IHRE AUFGABEN:
a: Geben Sie aus dem Übungstext den Abschnitt wörtlich wieder, der mit den Worten „In dieser Artikelserie“ anfängt und mit „Hilfsorganisation jetzt aus?“ schließt.
b: Welches Ereignis stand laut dem Übungstext am Anfang der 2020er Jahre?

ÜBUNGSTEXT:
Die 2020er Jahre

von Ralf Kosse

In dieser Artikelserie wollen wir eine Zeitreise unternehmen, von den 50er Jahren bis ins Jetzt und darüber hinaus in die nahe Zukunft. Wie hat sich die Zivil- und Katastrophenschutzorganisation nach dem Zweiten Weltkrieg entwickelt? Was ist alles passiert und wie sieht es in der „blauen“ Hilfsorganisation jetzt aus?

Im letzten Teil des Rückblicks auf 70 Jahre Technisches Hilfswerk Gronau fehlen nur noch die 2020er Jahre, die düster anfingen: Die Corona-Pandemie erfasste die ganze Welt. Aus Vorsicht wurde fast alles heruntergefahren. Persönliche Kontakte aller Art waren tabu, Firmen verlagerten massiv ins Home-Office, Millionen Schüler sahen ihre Mitschüler und Lehrer wochenlang bestenfalls am Computerbildschirm.

ANGEZEIGTE DATEN:
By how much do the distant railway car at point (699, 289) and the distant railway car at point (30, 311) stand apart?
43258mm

ANTWORTEN NACH NUMMER:
a:
In dieser Artikelserie wollen wir eine Zeitreise unternehmen, von den 50er Jahren bis ins Jetzt und darüber hinaus in die nahe Zukunft. Wie hat sich die Zivil- und Katastrophenschutzorganisation nach dem Zweiten Weltkrieg entwickelt? Was ist alles passiert und wie sieht es in der „blauen“ Hilfsorganisation jetzt aus?

b: Die Corona-Pandemie, die die ganze Welt erfasste.